Jonah’s correspondent mentions one of the possible amendments to EFCA: the substitution of “quickie” elections for card check.
The idea arises from the premise that dispensing with the secret ballot in union elections is enormously unpopular, making passage of EFCA as presently drafted difficult (difficult, but far from impossible). So, to preserve the secret ballot while still making it much easier for unions to organize, some have suggested the “quickie” election compromise.
A ”quickie” election probably would be similar to an election under the NLRB’s proposed RJ petition, with one possible significant difference: advance notice to the employer. That is, under RJ, the union and the company would jointly petition the NLRB for an election on a certain date (within 28 days) and at an agreed time and place (post-election procedures are streamlined so that objections and unfair labor charges won’t impede swift certification of the union). Thus, the employer, theoretically, has agreed to the fundamentals of the election and has an opportunity, however abbreviated, to tell employees the company’s positions on the issues driving the election.

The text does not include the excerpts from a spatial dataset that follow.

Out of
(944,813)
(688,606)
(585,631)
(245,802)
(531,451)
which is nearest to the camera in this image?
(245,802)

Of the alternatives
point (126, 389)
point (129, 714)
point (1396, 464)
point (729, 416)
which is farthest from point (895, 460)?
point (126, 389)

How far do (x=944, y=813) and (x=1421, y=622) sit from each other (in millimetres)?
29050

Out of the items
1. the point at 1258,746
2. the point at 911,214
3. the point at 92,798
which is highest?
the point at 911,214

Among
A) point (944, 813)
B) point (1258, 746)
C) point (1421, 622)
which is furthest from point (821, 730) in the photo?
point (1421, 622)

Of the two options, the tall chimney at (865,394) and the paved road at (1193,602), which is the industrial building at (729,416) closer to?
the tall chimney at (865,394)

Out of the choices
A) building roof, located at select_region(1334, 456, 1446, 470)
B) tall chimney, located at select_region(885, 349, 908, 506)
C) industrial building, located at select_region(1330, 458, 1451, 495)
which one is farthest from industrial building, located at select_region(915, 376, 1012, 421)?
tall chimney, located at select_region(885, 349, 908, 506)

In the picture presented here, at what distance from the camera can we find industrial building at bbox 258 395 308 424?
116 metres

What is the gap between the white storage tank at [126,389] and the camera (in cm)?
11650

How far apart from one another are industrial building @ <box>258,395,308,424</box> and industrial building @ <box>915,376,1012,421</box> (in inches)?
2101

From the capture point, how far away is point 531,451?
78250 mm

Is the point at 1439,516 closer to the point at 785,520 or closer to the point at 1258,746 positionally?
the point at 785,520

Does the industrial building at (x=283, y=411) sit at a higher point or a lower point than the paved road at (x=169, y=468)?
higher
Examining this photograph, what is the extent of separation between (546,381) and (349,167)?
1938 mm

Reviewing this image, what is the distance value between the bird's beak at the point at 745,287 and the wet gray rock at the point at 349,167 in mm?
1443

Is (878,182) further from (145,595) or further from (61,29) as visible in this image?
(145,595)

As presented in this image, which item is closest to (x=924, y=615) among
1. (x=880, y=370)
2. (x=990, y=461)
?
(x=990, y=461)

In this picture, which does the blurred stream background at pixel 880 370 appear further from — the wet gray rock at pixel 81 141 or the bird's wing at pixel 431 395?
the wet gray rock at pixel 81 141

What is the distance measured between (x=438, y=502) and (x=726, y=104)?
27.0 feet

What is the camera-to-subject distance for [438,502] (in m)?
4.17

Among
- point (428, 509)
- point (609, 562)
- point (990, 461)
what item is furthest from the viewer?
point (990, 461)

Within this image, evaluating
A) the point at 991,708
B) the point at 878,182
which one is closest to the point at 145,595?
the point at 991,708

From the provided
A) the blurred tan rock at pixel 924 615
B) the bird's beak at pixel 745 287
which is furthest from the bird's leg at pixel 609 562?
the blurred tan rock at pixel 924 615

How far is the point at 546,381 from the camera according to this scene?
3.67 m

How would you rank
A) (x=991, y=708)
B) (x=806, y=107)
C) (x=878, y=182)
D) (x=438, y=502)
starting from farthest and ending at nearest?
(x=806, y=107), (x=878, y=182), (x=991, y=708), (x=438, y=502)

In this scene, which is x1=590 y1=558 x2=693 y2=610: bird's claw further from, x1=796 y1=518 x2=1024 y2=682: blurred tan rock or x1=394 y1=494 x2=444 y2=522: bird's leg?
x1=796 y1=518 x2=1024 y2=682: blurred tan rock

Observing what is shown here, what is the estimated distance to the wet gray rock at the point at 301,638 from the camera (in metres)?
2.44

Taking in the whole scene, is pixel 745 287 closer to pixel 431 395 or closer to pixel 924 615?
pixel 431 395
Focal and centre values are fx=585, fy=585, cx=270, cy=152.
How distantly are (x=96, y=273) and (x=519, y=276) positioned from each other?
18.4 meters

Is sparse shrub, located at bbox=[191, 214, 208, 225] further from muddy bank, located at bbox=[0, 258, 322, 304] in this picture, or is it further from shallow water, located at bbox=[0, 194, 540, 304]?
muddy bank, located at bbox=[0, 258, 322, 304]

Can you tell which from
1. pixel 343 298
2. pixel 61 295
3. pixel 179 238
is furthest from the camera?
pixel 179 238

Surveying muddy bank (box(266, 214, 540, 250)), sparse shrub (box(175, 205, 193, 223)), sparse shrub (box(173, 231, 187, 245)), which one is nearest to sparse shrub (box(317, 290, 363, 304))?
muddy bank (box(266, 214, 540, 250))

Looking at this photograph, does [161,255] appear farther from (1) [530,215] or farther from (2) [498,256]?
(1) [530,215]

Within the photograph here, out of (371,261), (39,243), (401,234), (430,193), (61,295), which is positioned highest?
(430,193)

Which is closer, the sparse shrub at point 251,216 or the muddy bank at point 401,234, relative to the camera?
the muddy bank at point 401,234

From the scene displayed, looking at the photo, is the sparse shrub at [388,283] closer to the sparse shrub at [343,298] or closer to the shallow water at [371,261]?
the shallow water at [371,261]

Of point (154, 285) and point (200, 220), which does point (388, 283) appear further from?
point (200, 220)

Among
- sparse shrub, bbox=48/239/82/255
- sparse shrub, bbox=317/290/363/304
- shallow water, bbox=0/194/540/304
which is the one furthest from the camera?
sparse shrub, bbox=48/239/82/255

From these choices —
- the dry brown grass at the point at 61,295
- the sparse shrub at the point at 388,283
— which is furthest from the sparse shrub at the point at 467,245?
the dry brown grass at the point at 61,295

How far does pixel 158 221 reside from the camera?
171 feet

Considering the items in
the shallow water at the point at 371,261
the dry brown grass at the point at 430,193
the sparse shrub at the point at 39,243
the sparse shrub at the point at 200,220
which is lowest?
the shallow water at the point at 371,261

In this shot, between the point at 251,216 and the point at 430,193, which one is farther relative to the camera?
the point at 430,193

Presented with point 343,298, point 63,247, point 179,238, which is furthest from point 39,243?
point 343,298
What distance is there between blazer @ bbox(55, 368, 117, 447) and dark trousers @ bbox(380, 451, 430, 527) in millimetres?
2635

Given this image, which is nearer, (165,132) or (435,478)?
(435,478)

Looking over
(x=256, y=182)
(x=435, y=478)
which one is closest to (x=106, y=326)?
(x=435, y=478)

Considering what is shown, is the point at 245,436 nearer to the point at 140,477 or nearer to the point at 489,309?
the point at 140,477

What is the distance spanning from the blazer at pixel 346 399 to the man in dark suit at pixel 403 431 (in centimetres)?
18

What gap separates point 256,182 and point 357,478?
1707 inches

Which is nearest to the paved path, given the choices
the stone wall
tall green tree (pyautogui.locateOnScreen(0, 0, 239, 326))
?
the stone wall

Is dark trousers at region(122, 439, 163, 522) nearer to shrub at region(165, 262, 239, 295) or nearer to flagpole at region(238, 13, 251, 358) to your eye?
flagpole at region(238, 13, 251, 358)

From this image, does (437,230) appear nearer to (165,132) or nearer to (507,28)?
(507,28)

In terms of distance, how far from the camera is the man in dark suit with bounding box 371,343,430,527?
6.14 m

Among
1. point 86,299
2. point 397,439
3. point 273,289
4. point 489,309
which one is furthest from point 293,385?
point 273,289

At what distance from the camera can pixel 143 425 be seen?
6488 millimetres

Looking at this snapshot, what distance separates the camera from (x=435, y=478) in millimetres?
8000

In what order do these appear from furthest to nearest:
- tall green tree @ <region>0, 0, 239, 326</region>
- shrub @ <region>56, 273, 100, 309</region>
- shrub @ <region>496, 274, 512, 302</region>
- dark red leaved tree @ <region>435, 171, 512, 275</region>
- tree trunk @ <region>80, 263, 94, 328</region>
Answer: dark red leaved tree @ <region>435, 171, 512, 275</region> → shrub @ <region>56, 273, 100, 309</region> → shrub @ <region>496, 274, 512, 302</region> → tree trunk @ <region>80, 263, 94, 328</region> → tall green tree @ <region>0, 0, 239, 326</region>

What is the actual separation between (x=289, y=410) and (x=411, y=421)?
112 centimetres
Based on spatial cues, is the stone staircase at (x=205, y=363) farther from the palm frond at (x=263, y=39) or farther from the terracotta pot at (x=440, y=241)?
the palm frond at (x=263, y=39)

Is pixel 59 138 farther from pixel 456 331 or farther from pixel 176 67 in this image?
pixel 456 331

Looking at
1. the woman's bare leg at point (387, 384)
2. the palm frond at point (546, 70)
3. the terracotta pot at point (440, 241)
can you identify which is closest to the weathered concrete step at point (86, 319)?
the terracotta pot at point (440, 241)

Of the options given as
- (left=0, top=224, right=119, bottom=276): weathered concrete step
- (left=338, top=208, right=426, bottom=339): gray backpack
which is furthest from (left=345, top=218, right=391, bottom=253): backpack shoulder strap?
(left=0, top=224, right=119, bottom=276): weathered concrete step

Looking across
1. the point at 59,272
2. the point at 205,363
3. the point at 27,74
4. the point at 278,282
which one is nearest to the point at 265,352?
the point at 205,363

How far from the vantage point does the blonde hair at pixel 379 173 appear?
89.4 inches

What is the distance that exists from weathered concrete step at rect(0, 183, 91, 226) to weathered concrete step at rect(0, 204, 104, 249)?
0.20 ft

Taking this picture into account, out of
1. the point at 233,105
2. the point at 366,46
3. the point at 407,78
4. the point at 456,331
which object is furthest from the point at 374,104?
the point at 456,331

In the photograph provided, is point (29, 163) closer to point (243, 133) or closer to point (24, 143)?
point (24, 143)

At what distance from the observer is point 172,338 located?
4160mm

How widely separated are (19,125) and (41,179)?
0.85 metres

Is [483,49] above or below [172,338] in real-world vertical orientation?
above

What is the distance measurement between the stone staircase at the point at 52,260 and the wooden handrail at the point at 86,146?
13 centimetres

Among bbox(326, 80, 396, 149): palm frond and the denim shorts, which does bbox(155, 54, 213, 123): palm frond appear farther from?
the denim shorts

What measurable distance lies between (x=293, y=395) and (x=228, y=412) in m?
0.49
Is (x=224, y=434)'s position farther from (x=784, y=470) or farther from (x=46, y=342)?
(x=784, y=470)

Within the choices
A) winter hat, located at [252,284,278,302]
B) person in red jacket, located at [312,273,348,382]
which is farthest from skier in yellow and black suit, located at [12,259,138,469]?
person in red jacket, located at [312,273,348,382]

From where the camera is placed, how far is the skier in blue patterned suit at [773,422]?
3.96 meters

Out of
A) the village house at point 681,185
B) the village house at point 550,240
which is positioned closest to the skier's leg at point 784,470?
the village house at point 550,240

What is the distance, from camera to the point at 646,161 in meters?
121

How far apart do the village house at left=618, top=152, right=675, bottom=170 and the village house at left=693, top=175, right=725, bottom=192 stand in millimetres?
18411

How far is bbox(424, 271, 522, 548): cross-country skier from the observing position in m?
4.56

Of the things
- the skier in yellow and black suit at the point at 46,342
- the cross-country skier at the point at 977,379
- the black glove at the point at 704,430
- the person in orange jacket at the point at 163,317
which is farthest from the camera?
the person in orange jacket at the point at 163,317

A “quickie” election amendment probably wouldn’t give an employer even the limited heads-up provided under an RJ. The NLRB likely would direct the election a very short time (perhaps as few as 14 days) after the union files an election petition. This wouldn’t give the employer anywhere near the time necessary to counter the arguments the union has been making to employees for the several months it’s been organizing the workforce — usually without employer knowledge. (In 2007, the median time between the filing of an election petition and the conduct of an election was 39 days. Most employers will tell you that it’s difficult to communicate effectively even in that amount of time, particularly because unions have been campaigning among the employees for up to a year before they file their election petitions with the NLRB).
A “quickie” election may be preferable to no election, but EFCA opponents shouldn’t declare victory if they succeed in forging the compromise. A secret ballot cast by an uninformed employee — or more accurately, an employee informed by only one side — isn’t something to celebrate. Combined with mandatory arbitration, the “quickie” amendment will create its own host of headaches.